--- INSTRUCTIONS FOR THE TASK ---
Please filter the entries and return only the lines that include "versus".

--- TASK INPUT ---
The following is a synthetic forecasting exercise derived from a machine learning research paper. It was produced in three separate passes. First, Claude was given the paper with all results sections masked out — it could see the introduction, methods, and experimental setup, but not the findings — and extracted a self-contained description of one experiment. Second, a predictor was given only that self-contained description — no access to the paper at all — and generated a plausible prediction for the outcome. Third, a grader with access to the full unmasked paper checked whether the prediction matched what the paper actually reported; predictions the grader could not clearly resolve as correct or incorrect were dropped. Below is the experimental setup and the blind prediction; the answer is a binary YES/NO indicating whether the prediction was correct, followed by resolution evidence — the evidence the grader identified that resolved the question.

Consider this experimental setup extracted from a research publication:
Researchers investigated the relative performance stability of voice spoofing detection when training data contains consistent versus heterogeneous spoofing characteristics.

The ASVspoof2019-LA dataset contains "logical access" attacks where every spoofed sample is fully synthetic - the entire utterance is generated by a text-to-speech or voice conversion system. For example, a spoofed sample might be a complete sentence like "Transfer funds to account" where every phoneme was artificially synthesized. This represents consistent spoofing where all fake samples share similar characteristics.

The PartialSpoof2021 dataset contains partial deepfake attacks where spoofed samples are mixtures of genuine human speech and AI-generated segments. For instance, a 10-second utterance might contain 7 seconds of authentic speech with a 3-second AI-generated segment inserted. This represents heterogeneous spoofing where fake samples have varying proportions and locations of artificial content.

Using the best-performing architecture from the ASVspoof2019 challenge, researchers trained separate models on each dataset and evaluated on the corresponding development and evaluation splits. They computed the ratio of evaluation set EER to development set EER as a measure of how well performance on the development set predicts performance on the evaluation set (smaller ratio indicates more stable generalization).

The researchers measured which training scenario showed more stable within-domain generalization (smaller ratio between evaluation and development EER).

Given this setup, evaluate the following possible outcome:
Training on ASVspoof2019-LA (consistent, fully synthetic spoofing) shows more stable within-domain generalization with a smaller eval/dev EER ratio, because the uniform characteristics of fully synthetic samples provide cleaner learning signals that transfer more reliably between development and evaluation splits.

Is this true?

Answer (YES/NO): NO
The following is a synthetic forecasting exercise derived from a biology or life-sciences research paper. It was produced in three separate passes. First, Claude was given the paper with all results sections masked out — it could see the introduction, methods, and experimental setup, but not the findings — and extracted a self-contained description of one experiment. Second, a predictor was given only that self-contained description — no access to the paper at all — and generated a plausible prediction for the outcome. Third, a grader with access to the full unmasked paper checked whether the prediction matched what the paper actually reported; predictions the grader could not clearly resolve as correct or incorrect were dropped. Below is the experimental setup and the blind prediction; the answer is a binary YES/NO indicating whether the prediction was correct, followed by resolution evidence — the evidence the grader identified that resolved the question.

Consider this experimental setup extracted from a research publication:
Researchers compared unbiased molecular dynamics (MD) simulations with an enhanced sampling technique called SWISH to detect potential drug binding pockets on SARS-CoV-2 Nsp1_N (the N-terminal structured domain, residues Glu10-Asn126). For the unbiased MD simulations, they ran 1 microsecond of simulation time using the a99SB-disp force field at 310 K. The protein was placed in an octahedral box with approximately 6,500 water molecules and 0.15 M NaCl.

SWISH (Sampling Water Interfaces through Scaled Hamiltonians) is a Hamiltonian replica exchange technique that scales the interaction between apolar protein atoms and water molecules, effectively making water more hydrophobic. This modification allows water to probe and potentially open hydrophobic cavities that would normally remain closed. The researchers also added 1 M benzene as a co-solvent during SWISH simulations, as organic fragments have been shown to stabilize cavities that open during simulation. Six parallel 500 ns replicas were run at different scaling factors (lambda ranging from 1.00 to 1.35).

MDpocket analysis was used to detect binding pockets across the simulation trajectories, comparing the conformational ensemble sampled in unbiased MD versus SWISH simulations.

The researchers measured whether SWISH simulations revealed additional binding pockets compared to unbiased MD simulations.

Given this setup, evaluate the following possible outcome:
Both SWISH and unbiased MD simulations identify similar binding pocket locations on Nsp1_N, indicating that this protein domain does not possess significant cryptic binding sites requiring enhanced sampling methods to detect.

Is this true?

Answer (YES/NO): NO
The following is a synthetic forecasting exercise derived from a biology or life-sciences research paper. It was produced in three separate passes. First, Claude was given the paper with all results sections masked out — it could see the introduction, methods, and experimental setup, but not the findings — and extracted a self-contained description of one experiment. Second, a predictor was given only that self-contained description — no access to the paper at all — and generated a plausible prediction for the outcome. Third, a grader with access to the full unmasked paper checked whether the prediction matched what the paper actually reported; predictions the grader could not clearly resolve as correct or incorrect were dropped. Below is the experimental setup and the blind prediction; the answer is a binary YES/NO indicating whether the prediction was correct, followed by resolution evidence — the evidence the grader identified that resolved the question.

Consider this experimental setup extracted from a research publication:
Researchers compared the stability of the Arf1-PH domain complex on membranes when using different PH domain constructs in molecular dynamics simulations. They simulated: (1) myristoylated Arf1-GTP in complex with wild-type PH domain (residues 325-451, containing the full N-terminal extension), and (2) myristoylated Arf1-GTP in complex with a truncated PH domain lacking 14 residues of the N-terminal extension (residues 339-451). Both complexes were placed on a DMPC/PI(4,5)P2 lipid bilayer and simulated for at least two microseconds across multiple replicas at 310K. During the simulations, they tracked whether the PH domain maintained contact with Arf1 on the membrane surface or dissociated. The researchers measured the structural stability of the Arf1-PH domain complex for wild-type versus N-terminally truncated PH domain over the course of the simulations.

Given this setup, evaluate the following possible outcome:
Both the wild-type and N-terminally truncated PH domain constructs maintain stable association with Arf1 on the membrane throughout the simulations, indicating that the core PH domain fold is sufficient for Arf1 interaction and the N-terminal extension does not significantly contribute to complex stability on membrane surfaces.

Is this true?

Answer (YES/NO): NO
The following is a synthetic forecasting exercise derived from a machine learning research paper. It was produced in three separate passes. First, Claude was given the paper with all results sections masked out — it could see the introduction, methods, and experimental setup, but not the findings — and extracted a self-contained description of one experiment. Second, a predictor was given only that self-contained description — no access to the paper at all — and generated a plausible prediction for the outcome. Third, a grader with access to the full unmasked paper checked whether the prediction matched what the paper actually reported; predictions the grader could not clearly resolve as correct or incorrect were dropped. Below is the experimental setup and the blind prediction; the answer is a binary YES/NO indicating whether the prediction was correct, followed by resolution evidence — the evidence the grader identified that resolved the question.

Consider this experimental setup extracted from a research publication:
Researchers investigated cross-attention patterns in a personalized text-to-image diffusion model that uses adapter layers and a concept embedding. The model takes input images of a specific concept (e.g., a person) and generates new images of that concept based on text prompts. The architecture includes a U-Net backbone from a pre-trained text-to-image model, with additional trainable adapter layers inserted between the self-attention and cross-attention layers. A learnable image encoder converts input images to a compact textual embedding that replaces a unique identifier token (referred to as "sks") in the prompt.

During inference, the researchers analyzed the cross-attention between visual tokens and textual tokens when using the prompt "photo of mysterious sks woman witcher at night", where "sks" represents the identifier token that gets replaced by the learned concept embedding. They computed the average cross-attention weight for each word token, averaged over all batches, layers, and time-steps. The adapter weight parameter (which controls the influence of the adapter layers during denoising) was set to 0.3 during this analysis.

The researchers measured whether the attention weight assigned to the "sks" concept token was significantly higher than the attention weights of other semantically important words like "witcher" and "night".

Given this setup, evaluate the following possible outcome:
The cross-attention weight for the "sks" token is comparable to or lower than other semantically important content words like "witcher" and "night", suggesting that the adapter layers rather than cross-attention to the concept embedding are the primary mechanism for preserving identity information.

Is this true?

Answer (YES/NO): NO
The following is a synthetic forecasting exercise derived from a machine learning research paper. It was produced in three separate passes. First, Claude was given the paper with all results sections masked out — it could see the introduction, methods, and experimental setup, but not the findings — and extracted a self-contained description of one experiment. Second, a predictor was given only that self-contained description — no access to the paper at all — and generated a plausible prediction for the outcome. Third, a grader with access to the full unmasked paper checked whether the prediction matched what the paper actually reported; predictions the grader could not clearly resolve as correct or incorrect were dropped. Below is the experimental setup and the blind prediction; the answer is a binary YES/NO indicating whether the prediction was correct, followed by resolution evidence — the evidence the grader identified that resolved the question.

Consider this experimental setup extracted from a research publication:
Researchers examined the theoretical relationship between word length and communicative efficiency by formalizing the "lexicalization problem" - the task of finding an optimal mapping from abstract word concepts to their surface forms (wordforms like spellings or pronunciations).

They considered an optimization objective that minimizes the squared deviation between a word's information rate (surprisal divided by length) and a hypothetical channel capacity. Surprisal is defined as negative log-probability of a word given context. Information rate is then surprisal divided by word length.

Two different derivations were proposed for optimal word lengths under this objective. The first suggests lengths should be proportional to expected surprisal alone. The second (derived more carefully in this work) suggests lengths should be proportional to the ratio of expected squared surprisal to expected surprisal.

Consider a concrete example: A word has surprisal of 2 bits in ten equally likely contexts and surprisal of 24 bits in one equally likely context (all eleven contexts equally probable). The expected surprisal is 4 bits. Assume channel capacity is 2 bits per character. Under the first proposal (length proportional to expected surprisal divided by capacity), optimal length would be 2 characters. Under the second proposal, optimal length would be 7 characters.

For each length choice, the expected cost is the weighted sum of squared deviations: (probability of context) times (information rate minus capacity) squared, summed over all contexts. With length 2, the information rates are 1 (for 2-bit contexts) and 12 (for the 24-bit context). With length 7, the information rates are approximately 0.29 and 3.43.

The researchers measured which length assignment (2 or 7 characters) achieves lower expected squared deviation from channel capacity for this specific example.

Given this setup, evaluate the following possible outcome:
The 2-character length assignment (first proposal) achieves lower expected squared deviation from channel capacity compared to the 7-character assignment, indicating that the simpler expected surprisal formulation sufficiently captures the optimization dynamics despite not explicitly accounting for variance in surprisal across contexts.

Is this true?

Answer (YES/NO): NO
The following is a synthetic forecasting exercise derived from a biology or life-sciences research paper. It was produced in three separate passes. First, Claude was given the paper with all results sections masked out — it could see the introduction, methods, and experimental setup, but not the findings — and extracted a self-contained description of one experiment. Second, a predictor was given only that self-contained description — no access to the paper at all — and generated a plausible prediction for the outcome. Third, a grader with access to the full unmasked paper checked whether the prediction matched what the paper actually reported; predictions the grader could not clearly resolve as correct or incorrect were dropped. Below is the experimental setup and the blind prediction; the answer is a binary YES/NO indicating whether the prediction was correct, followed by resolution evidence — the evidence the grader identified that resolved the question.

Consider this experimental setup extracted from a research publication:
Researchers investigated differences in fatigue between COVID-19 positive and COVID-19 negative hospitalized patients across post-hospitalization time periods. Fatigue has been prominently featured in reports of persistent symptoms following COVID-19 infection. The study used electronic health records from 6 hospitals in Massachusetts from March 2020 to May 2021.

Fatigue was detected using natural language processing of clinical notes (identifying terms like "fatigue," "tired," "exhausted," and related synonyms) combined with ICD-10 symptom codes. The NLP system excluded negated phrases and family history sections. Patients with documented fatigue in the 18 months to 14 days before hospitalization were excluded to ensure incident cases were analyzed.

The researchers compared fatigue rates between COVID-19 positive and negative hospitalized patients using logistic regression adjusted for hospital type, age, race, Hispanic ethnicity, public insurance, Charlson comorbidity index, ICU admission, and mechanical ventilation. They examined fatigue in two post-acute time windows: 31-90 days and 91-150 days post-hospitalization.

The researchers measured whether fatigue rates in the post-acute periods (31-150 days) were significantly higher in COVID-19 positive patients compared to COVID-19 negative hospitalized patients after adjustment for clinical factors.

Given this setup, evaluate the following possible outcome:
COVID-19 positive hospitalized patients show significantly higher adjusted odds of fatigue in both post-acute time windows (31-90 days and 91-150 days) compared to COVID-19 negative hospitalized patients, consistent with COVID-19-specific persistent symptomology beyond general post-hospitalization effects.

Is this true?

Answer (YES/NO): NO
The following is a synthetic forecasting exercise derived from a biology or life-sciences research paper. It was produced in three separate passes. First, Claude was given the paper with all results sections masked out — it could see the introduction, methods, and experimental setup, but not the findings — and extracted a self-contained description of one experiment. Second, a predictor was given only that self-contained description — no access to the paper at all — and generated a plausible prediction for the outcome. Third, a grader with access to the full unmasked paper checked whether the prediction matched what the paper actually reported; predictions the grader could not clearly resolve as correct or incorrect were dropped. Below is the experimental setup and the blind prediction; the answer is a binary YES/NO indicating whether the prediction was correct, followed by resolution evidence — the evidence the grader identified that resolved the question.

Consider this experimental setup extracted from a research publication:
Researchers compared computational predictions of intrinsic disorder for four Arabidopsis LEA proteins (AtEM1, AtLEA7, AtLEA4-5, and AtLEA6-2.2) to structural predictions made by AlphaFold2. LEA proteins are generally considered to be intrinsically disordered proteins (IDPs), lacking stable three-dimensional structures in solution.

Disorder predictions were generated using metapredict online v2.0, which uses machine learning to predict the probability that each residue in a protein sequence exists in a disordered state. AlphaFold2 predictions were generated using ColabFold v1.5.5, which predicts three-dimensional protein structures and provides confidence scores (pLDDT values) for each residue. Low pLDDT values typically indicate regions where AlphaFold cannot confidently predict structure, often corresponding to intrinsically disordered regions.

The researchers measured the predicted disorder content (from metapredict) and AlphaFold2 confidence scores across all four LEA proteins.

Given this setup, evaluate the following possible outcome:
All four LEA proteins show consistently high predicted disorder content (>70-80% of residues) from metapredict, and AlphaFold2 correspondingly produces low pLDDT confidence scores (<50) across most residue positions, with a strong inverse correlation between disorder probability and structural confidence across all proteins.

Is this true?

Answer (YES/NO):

--- SOLUTION TO THE EXERCISE ---
Researchers investigated the relative performance stability of voice spoofing detection when training data contains consistent versus heterogeneous spoofing characteristics.
MDpocket analysis was used to detect binding pockets across the simulation trajectories, comparing the conformational ensemble sampled in unbiased MD versus SWISH simulations.
Researchers compared the stability of the Arf1-PH domain complex on membranes when using different PH domain constructs in molecular dynamics simulations. They simulated: (1) myristoylated Arf1-GTP in complex with wild-type PH domain (residues 325-451, containing the full N-terminal extension), and (2) myristoylated Arf1-GTP in complex with a truncated PH domain lacking 14 residues of the N-terminal extension (residues 339-451). Both complexes were placed on a DMPC/PI(4,5)P2 lipid bilayer and simulated for at least two microseconds across multiple replicas at 310K. During the simulations, they tracked whether the PH domain maintained contact with Arf1 on the membrane surface or dissociated. The researchers measured the structural stability of the Arf1-PH domain complex for wild-type versus N-terminally truncated PH domain over the course of the simulations.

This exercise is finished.